Copying from a VirtualBox drive on Linux

How to install a virtual machine, and then copy to the real thing

[2008-04-12]

Our workstations all run Linux (except for one Windows box we use for testing, and Christian's machine that dual-boots for gaming).

And workstations should easily be swap-out-able. If something happens to one, you drop in another one that looks just like the first. But we use more than just vanilla Ubuntu. We authenticate against an OpenLDAP database with PAM LDAP, and our home directories are mounted with autofs. We all need PHP5, MySQL server, phpMyAdmin, and I'll chuck on Django too, because one day (cue fade-in dream of future) PHP will be a distant memory, and we'll be adding cunning features to glorious web applications written in beautiful Python. (PHP is to Python what Allen Ginsberg is to e. e. cummings. IMNSHO. Both very good at what they do, but only one succinctly and aesthetically gratifying.)

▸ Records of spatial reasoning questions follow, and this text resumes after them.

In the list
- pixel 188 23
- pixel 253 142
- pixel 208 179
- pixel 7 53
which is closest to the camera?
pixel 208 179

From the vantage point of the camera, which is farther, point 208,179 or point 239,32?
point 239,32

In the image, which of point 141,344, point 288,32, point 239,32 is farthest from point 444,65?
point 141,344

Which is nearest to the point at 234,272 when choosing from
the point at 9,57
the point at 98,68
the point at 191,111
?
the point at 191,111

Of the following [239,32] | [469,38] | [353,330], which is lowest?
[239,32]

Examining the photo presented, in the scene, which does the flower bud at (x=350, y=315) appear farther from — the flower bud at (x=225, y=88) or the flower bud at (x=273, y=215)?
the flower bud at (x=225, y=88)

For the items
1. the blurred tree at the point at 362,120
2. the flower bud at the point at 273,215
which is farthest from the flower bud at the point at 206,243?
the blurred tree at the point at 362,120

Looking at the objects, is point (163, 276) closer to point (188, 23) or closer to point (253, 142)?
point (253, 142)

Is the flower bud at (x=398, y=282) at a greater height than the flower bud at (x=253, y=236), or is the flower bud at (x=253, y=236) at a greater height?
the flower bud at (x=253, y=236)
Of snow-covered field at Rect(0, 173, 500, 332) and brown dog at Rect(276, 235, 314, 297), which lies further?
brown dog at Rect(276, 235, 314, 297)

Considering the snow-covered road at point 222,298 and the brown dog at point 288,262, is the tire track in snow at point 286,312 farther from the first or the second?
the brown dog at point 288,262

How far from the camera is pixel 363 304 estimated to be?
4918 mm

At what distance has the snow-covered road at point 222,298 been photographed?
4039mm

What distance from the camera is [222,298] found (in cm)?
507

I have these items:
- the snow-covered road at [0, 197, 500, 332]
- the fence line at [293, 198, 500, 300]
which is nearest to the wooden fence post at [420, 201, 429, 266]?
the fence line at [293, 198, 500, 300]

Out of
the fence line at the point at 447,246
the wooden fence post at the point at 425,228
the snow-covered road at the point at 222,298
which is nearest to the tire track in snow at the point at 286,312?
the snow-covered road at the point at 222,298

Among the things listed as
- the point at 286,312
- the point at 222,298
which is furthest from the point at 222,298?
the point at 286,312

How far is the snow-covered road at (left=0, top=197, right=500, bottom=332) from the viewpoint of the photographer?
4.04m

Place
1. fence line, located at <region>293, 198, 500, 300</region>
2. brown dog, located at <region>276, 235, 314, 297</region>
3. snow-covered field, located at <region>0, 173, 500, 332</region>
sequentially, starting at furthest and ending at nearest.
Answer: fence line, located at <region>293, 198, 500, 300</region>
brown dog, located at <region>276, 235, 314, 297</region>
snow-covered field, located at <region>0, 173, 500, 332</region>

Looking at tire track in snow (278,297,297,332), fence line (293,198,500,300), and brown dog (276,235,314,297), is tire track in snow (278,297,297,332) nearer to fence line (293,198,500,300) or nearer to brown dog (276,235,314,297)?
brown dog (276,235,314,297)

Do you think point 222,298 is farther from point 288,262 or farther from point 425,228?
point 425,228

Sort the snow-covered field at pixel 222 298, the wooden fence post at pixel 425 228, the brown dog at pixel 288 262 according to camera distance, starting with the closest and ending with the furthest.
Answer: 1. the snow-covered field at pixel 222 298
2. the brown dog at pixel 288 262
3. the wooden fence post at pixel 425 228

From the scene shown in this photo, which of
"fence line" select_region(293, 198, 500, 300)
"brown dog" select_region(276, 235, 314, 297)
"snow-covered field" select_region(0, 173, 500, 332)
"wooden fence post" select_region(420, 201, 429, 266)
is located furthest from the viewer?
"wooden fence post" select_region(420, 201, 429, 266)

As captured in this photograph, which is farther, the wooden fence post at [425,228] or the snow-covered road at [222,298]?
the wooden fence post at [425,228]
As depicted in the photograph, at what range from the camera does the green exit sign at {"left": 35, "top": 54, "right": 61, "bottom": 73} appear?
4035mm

What I used to do was set up a workstation exactly as I wanted it. Then I'd back it up, and duplicate it on other workstations as necessary.

VirtualBox makes it one step easier. In summary, you install your operating system in a virtual machine, on a fixed size virtual drive, tweak it until you are happy with it, and then you can mount the virtual drive as a loop device, and copy everything from it that way.

Here are the details. I'm going to assume that you are running Linux as your operating system, that you have installed VirtualBox, that you have installed your to-be-cloned operating system on your virtual drive, and tweaked it until your codecs are installed, your .vimrc file is in place, and your wallpaper is perfect.


  1. Here comes the fun part. The trick to mounting a VirtualBox fixed size virtual drive is finding the offset -- you need to skip the first part of the virtual drive to get to the first partition. We're going to do this using VirtualBox's vditool. (And if you don't have a fixed size virtual drive, you will need to create one from your dynamic size drive, also using vditool.) You can download it from
    http://www.virtualbox.org/download/testcase/vditool
    Right-click and choose "Save Link As ...".

  2. It's a 32-bit binary. First, move it somewhere useful, like /usr/local/bin/. Then make it executable with
    sudo chmod +x vditool

    (I'm going to write this as if your host operating system is Ubuntu. If not, where you see "sudo", you need to run the command as root.)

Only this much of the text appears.